Las entidades financieras en España están explorando un nuevo tipo de depósitos, los depósitos tokenizados, que han sido probados con éxito por cinco bancos: Abanca, Unicaja, Kutxabank, Ibercaja y Cecabank. Este proyecto conjunto, que carece de un calendario de lanzamiento específico, marca un avance significativo hacia la modernización del sistema bancario. El uso de esta tecnología, que todavía no es muy conocida en el mercado español, podría convertirse en un elemento clave en la oferta de productos de las entidades financieras.
Cecabank ha actuado como coordinador del proyecto, recibiendo apoyo estratégico de Boston Consulting Group y asistencia tecnológica de la plataforma Asseto, desarrollada por la empresa ioBuilders. Las cuatro entidades mencionadas han realizado transferencias en un entorno controlado mediante una red compartida, conocida como DLT (tecnología de registro distribuido), que permite a los bancos verificar, custodiar y almacenar información de manera segura.
Este proyecto se inscribe en un contexto más amplio de transformación del sistema financiero global, impulsado por la adopción de nuevas tecnologías, como la inteligencia artificial (IA) y los avances en blockchain. La rápida evolución de estas tecnologías está llevando a las entidades bancarias a modificar sus operaciones en todos los sectores, con el objetivo de ser más eficientes y, a largo plazo, más rentables. El proyecto de depósitos tokenizados es el primero de su clase en España y uno de los pioneros en el ámbito europeo.
La iniciativa se asemeja al consorcio CBMT, conformado por los principales bancos alemanes, incluyendo a Commerzbank, Deutsche Bank y DZ Bank. En el mercado español, todavía no está claro si otras instituciones bancarias han desarrollado o planean establecer sus propias redes DLT, aunque JPMorgan ya está implementando su propia versión.
Según fuentes cercanas al proceso, estas iniciativas no solo validan el potencial del dinero electrónico, sino que también establecen las bases para un ecosistema financiero digital robusto. Esta adaptación y modernización de los procesos bancarios tradicionales sitúa a España en una posición favorable en comparación con otras jurisdicciones, en términos de flexibilidad y capacidad de adaptación.

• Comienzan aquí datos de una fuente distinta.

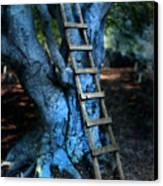 Young Woman Climbing A Tree Canvas Print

Contexto: En los últimos años, la banca española ha enfrentado desafíos significativos debido a la digitalización y la necesidad de adaptarse a un entorno financiero en constante cambio. La implementación de tecnologías como la DLT y la IA está transformando la forma en que los bancos operan, ofreciendo nuevas oportunidades para la eficiencia y la innovación. La colaboración entre las entidades en este ámbito es fundamental para mantenerse competitivos en un mercado cada vez más globalizado.